▸ Work task
Retype the entries word for word, leaving nothing out.
----- Data for this exercise
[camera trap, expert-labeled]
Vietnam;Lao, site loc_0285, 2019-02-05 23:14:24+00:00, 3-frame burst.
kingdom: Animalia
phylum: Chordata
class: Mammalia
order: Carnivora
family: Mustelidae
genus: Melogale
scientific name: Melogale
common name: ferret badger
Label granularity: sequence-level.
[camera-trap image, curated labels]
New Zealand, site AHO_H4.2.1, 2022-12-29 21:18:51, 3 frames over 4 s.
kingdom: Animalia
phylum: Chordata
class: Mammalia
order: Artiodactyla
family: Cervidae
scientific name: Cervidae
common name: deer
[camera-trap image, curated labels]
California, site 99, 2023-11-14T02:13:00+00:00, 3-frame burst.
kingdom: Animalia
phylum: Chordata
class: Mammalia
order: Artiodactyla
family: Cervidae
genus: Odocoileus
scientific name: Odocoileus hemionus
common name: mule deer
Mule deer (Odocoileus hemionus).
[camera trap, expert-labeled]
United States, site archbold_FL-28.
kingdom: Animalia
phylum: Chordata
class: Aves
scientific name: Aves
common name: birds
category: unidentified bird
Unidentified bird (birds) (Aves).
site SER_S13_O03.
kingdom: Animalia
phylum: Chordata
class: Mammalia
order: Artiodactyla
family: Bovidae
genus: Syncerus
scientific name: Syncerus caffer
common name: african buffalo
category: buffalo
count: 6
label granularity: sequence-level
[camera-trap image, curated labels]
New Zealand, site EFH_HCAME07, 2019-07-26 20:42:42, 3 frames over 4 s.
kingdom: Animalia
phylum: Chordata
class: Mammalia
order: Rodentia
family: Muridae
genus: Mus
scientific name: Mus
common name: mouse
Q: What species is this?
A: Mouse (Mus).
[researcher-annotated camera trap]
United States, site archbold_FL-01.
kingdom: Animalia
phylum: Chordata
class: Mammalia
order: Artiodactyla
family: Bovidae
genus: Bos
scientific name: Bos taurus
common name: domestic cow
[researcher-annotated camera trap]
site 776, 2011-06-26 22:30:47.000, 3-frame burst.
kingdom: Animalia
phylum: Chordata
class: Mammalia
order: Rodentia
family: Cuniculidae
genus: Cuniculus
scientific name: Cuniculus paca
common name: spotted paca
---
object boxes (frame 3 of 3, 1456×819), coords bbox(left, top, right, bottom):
----------
▸ Answer for this exercise
[camera trap, expert-labeled]
Vietnam;Lao, site loc_0285, 2019-02-05 23:14:24+00:00, 3-frame burst.
kingdom: Animalia
phylum: Chordata
class: Mammalia
order: Carnivora
family: Mustelidae
genus: Melogale
scientific name: Melogale
common name: ferret badger
Label granularity: sequence-level.
[camera-trap image, curated labels]
New Zealand, site AHO_H4.2.1, 2022-12-29 21:18:51, 3 frames over 4 s.
kingdom: Animalia
phylum: Chordata
class: Mammalia
order: Artiodactyla
family: Cervidae
scientific name: Cervidae
common name: deer
[camera-trap image, curated labels]
California, site 99, 2023-11-14T02:13:00+00:00, 3-frame burst.
kingdom: Animalia
phylum: Chordata
class: Mammalia
order: Artiodactyla
family: Cervidae
genus: Odocoileus
scientific name: Odocoileus hemionus
common name: mule deer
Mule deer (Odocoileus hemionus).
[camera trap, expert-labeled]
United States, site archbold_FL-28.
kingdom: Animalia
phylum: Chordata
class: Aves
scientific name: Aves
common name: birds
category: unidentified bird
Unidentified bird (birds) (Aves).
site SER_S13_O03.
kingdom: Animalia
phylum: Chordata
class: Mammalia
order: Artiodactyla
family: Bovidae
genus: Syncerus
scientific name: Syncerus caffer
common name: african buffalo
category: buffalo
count: 6
label granularity: sequence-level
[camera-trap image, curated labels]
New Zealand, site EFH_HCAME07, 2019-07-26 20:42:42, 3 frames over 4 s.
kingdom: Animalia
phylum: Chordata
class: Mammalia
order: Rodentia
family: Muridae
genus: Mus
scientific name: Mus
common name: mouse
Q: What species is this?
A: Mouse (Mus).
[researcher-annotated camera trap]
United States, site archbold_FL-01.
kingdom: Animalia
phylum: Chordata
class: Mammalia
order: Artiodactyla
family: Bovidae
genus: Bos
scientific name: Bos taurus
common name: domestic cow
[researcher-annotated camera trap]
site 776, 2011-06-26 22:30:47.000, 3-frame burst.
kingdom: Animalia
phylum: Chordata
class: Mammalia
order: Rodentia
family: Cuniculidae
genus: Cuniculus
scientific name: Cuniculus paca
common name: spotted paca
---
object boxes (frame 3 of 3, 1456×819), coords bbox(left, top, right, bottom):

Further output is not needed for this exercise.